When the research lab OpenAI first introduced the GPT-2 transformer in February last year, they withheld the code, saying it was “too dangerous” to release. This text-generating AI system can generate a news story based on a simple prompt. The creators of GPT-2 were worried that malicious parties would spam the internet with millions of fake news articles every minute.
As this fear never quite materialized, they ended up releasing the code, and you can try it out here. If you aren’t convinced of AI’s authoring potential, play around with GPT-2 for a while and it may just change your mind.
However, if you’re still not convinced, try playing an infinitely-improvising adventure game built on the GPT-2 AI engine. AI Dungeon will take you on a surreal narrative all generated on the fly using AI to generate the text. The gameplay is not polished by any means - it feels more like dreaming. But if a narrative-building AI is asleep and dreaming right now, imagine what will happen when it wakes up.
The future application of AI story building in triple-A open-world games or in virtual worlds gives us a clearer path than ever before to the Matrix. Just five years ago, I was imagining these sorts of possibilities in gaming narratives, and experiments like AI Dungeon are just the beginning of these possibilities coming true.
I also thought that VR would become the preeminent way of interfacing with AI. Well, the VR hype has died down somewhat since 2015 and I don’t see any radical new screen tech surfacing in the next decade. I might be wrong, but VR and AR may not really take off for another 20 years. Maybe when we’ve moved beyond simply strapping a screen in front of our eyes. And AI interface paradigms such as Elon Musk’s Neuralink are wildly interesting but so outlandish at this point. Neural implants seem like a natural successor to VR but only in a far-off future in which I will no longer exist.

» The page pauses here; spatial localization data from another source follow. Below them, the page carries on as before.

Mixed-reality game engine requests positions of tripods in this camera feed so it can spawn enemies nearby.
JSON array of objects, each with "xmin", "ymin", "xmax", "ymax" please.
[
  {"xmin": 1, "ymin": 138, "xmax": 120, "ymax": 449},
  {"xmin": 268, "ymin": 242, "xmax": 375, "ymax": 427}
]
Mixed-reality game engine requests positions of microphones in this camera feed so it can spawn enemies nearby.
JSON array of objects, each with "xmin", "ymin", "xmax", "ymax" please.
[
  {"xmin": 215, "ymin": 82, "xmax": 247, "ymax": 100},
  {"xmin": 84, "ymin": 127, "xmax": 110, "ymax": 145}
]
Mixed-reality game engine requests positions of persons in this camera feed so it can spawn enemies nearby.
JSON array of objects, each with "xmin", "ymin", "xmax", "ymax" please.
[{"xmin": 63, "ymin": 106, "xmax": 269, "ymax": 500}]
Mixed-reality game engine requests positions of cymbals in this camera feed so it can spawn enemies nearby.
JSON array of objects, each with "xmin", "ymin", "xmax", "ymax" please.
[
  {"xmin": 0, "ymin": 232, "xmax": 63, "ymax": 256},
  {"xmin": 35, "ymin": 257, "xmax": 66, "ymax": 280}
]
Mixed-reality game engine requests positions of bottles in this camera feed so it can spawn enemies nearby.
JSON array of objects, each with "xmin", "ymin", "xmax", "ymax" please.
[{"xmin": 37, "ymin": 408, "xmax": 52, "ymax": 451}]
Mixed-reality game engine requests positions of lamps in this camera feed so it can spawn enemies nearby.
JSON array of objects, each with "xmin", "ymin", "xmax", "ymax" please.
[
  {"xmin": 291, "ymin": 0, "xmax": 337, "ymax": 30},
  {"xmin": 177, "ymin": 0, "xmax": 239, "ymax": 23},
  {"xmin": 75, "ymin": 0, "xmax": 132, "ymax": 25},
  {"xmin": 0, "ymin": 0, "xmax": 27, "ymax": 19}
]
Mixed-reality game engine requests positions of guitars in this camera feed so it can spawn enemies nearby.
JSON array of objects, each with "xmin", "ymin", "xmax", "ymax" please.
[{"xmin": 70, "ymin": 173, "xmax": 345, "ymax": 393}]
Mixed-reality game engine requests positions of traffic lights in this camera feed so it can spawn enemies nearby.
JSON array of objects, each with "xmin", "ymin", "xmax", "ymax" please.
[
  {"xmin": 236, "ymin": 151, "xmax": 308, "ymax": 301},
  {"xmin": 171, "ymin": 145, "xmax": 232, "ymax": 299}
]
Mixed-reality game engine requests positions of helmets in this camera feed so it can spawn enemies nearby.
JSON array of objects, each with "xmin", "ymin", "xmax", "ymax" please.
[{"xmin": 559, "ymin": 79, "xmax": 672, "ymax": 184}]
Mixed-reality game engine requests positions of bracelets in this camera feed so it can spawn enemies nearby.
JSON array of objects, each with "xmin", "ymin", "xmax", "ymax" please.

In the immediate future I expect AI and ambient computing, such as IoT devices, to coalesce into a more cohesive whole. The defragmentation has already begun with the proposed smart home standard that Apple, Google, and Amazon are agreeing on. It’s time for Alexa, Google, and Siri to become friends instead of arch-enemies.
But not you Bixby. And definitely not Samsung’s lame AI avatars that surfaced at CES this year.
(While we’re on CES, can I just say that the robot that will bring you a new roll of toilet paper when you run out was undoubtedly the best thing at CES this year?)
The truth is, I have no idea what’s coming in the new decade, but that’s what makes it exciting. When I think about it, I’m not even sure what defined the last decade.
In the 1980s, we got personal computers. In the 1990s, we got the Internet. In the 2000s, we got the smartphone. What did we get in the 2010s that changed the world?
Perhaps we need more distance. Perhaps one day, we’ll look back at the 2010s and lean over to our best friend (the friend who knows you better than anyone else) and say: “That was the decade you were born, Siri. I can’t believe how far you’ve come.”